Music trends often repeat in twenty year cycles, with records from the late ‘80s echoing psychedelic explorations from the late ‘60s, and the cold synth and thwacking electronic drums of the early ’80s featuring on a number of singles released throughout the early ‘00s. The simplicity and rebellion of late ’70s punk mirrors the flush of rock and roll from the late ’50s. It’s music from long enough ago to be greeted as an exciting retro discovery by younger generations wishing to mine the past for old sounds to mimic – and recent enough to not alienate those who grew up with these sounds and now control the record labels and radio playlists.

1997 was the year of Blink-182’s breakthrough record ‘Dude Ranch’, and Green Day’s ’Nimrod’ (their second big peak due to the success of ‘Time Of Your Life’). It’s not surprising songs from these records could still comfortably sit on triple J today. Hell, Music Director Nic Findlay probably queued ‘Pathetic’ as I typed this.


A push towards early ‘90s pop punk music was evident a few years back with the success of Californian bands like Best Coast and Wavves; bands who split the difference between guitar punk and Spector-style girl groups from the ‘60s – a formula also mined successful in the ‘80s by The Jesus and Mary Chain, but in a completely different way. Wavves’ 2010 hit ‘Post Acid’ sounds ripped straight from a ‘90s skate video, and the early-adopters at Pitchfork lapped it up.

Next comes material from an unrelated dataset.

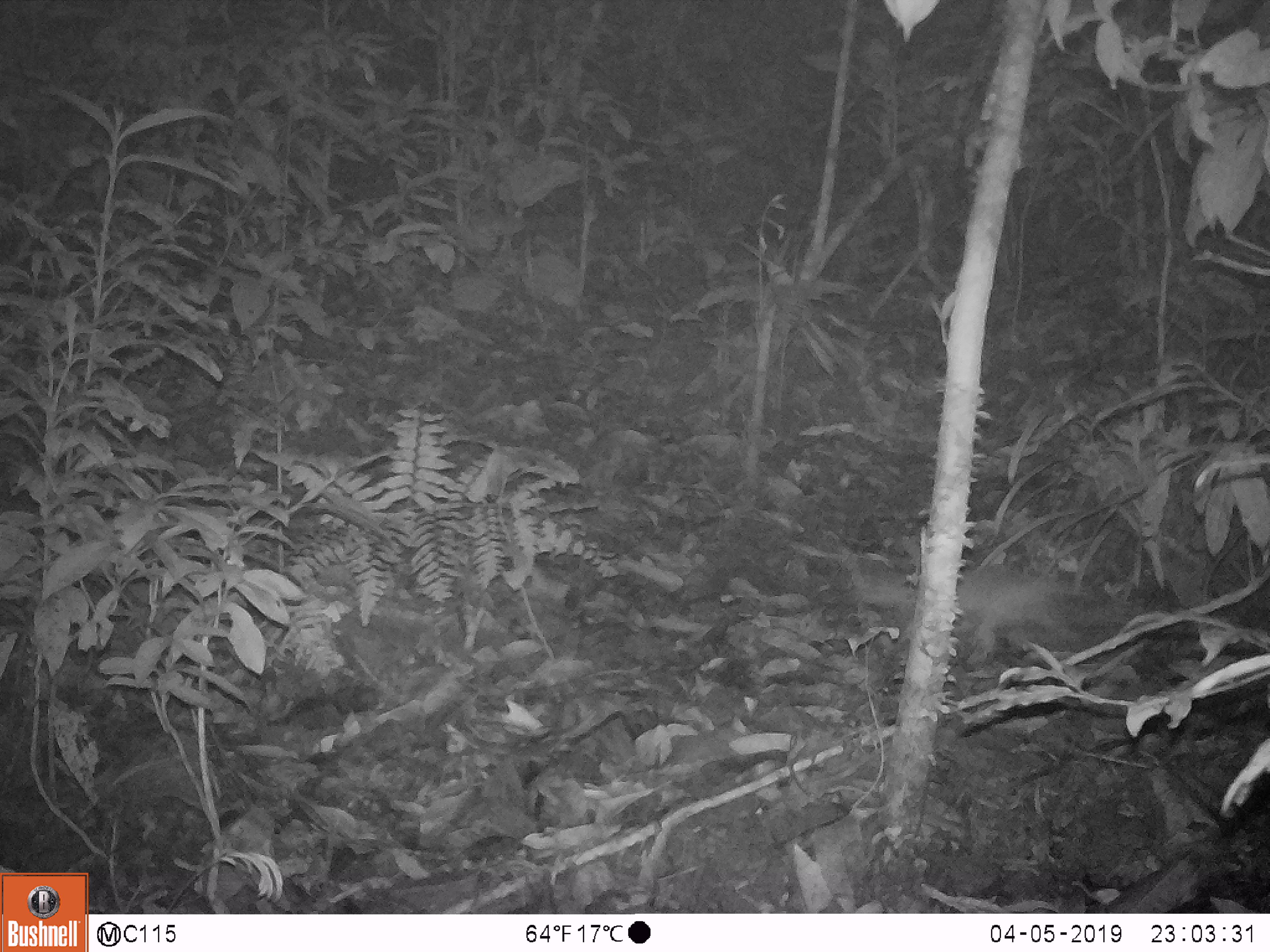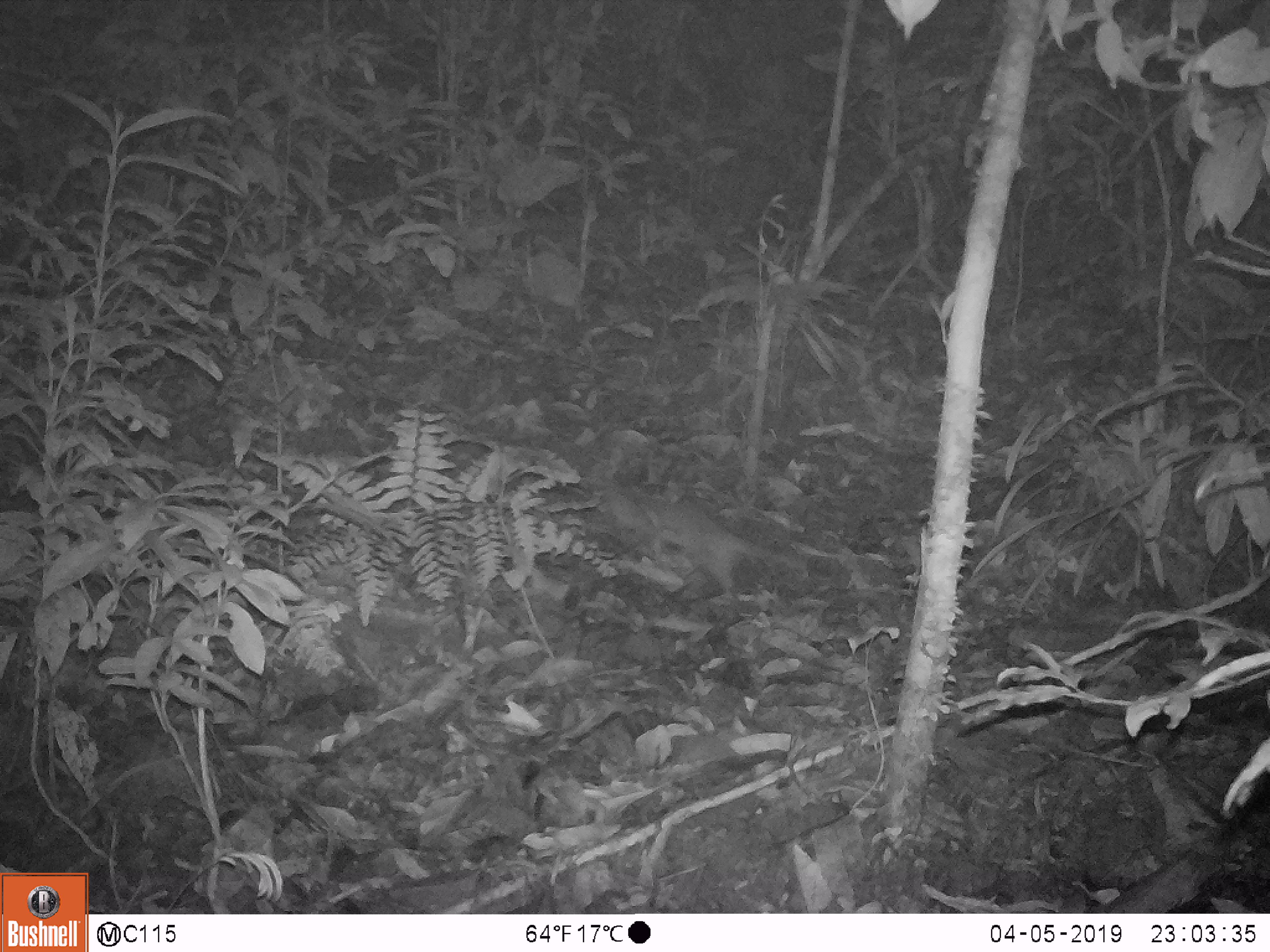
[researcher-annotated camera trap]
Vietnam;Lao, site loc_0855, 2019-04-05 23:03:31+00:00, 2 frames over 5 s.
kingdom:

Dune Rats hitting #1 on the ARIA Albums chart this February was the biggest (local) sign to date that this all has the making of a successful movement. These bands can record cheaply, tour widely and successfully, and translate all this into chart success. Skegss are a younger band traversing this terrain, and Dune Rats have taken them under their wings: signing them to their vanity label, taking them as the major support act for their national tour, and appearing in their videos. When similar sounding acts band together, others follow. Others pay attention. Triple J have been amping up their support of Skeggs recently, and there would now appear to be a tide of similar acts attempting to mirror this story. It’s a good thing.

When it comes to recording and releasing music, the barrier to entry is lower than it has ever been, thanks to technology. Punk rock is doubly simple, as it remains reliant on rudimentary musicianship — with virtuosity often regarded as a detriment — and actually benefits from being bashed out on cheap instruments and recorded in a no-frills approach; each blemish adding an air of authenticity.

“We could do this”, think a thousand kids at gigs around the country, watching simple chord progressions and untrained vocalists – and they are correct. They could do it – and perhaps they also should.